Causality Checking and Enforcement
A causal system is one that is non-anticipatory, that is, its impulse response h(t)=0 for all time t<0. With primitive causality, the response of a linear time-invariant system must never precede its excitation. SIwave can check and compensate for primitive causality problems. With relativistic causality, the S-parameter data must never imply a response that exceeds the speed of light in the medium. SIwave cannot determine the length of the device from its scattering parameters, and so cannot detect violations of relativistic causality.
SIwave can verify that the frequency response of data from a Touchstone file satisfies primitive causality. For a frequency-dependent complex transfer function to be causal, its real and imaginary parts must form Hilbert pairs (the Kramers-Kroning relation). Because of this relation, the imaginary part of the frequency response in a linear causal system can be obtained by the Hilbert transform of the real part.

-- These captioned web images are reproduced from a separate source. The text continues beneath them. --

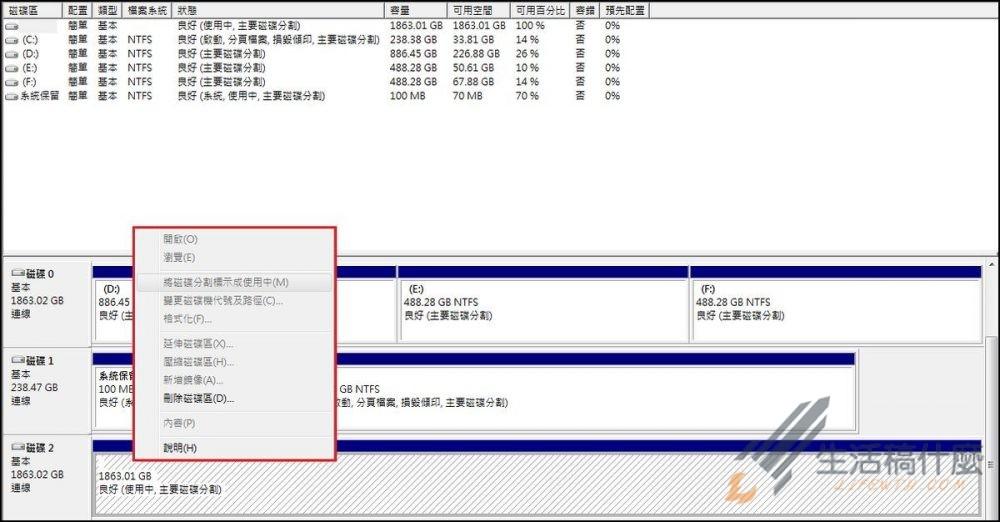 檔案救援軟體推薦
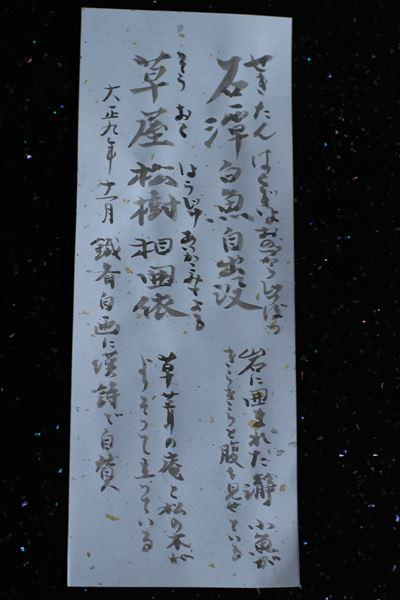 20180530_mitakekikoku_112.jpg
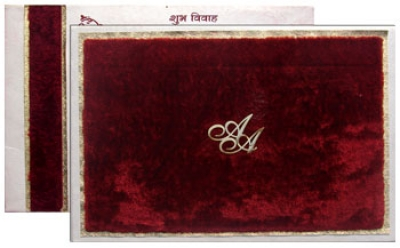 Emerging Trends in 2015 for Indian Wedding Invitations ...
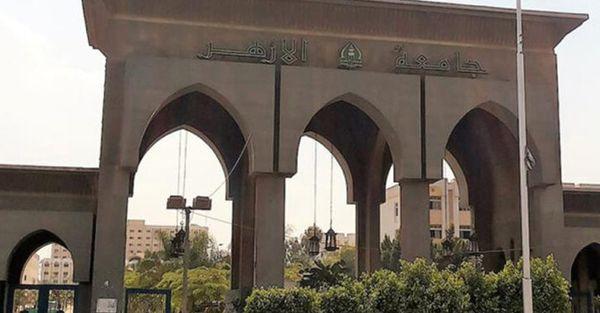 المرحلة الثانية لتنسيق جامعة الأزهر
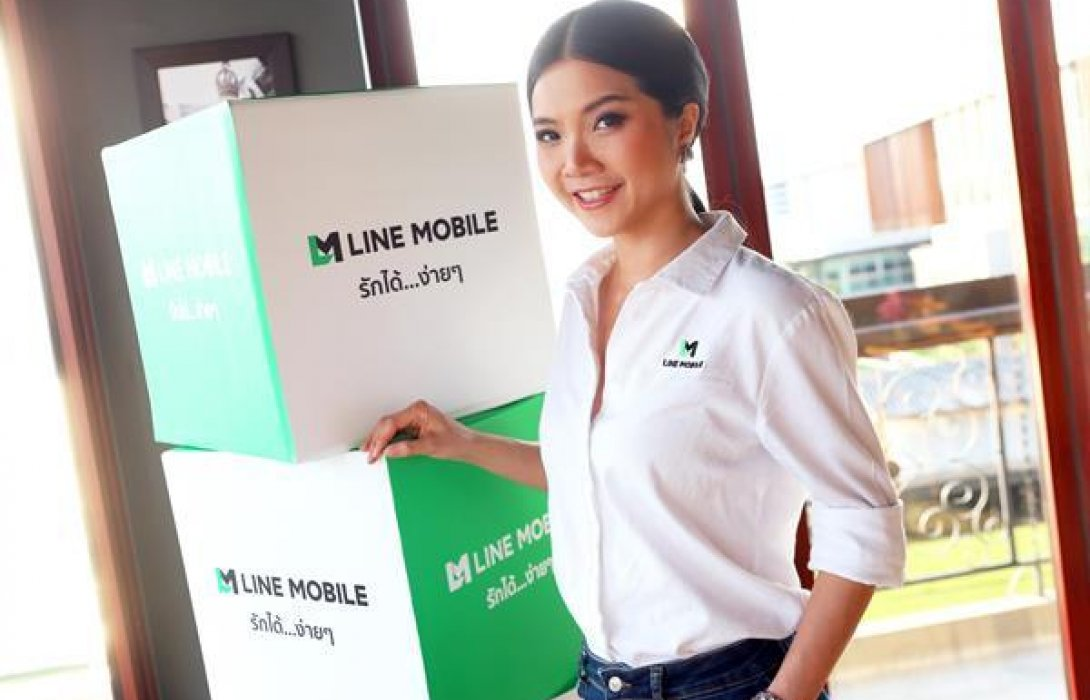 """LINE MOBILE"" ผุดแคมเปญกระตุ้นตลาด Telco เจาะคนรุ่นใหม่"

Thus, knowledge of the real part of the transfer function over all frequencies is sufficient to completely reconstruct the imaginary part and specify the system (the reverse is also true). Thus, a possible check for system causality is to compare the imaginary part of the frequency response with the Hilbert transform of the real part.
The causality checker does a frequency-by-frequency calculation of a causal reconstruction error based on numerical generalized Hilbert transform and compares that against a pre-calculated frequency-dependent threshold. If the causal reconstruction error exceeds the threshold at any frequency in the available range then the causality checker reports a causality violation and the relative worst error in percent. The causality check is performed for every port and at every frequency.
Two technical issues:
- Designers typically deal with sampled band-limited frequency responses. Triverio and Grivet –Talocia have proposed a technique for checking causality and self-consistency of band-limited sampled frequency responses based on the numerical implementation of the generalized Hilbert transform. They also propose to use a generalized version of the Hilbert transform instead of the standard Hilbert consistency test or Kramer-Kronig dispersion relation. Significantly, the Kramer-Kronig dispersion relation holds for the generalized Hilbert transform method.
- The basic causality check algorithm simply compares the frequency dependent error obtained from causal reconstruction against the truncation error used as a frequency-dependent threshold. In practice, the checker must also include error contributions from the numerical integration routines.